Missing constraints -- Without constraints, agents tend to be helpful in ways you didn't ask for. They fix things you only wanted reported, suggest architectural changes when you wanted a narrow review, or add explanations when you wanted raw output. Constraints are cheap to write and save a lot of cleanup.

When Prompts Aren't Enough

Well-structured prompts solve the clarity problem. They don't solve every problem.

If your agent consistently fails on a specific type of task despite clear prompts, the issue might be a model capability limitation -- some tasks require reasoning or knowledge the model doesn't reliably have. In that case, consider breaking the task down further or providing reference examples (few-shot prompting).

If the agent produces inconsistent results across runs, the prompt is probably under-constrained -- there are multiple valid interpretations of the instructions, and the model picks differently each time. Tighten the output format and constraints.

If the agent works well in isolation but poorly in a multi-agent pipeline, the handoff definitions need work. The output format of one agent needs to match the input expectations of the next.

Example: Content Creation Agents

A practical example from Paulund: three agents for managing social content.

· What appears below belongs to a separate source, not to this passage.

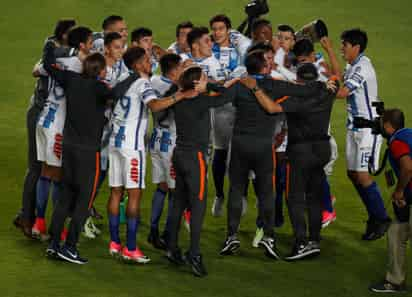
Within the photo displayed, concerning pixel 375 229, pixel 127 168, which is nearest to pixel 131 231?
pixel 127 168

LinkedIn Content Drafter focuses on one responsibility: turning raw ideas into LinkedIn posts. It:

  • Reads ideas from content/ideas/
  • References two skills: LinkedIn style guide and professional brand guidelines
  • Saves output to content/drafts/ with a -linkedin.md suffix
  • Uses a clean workflow: read idea -> determine format -> write content -> save

X Content Drafter does the same for Twitter/X:

  • Reads from content/ideas/
  • References the X style guide
  • Saves to content/drafts/ with an -x.md suffix

Tech Article Writer creates blog articles:

  • Reads from content/ideas/
  • References blog style guide and technical writing principles
  • Saves to content/drafts/ with a -blog.md suffix

Each agent is focused, references reusable guidance (skills), and produces well-defined outputs. This makes them easy to invoke, understand, and maintain.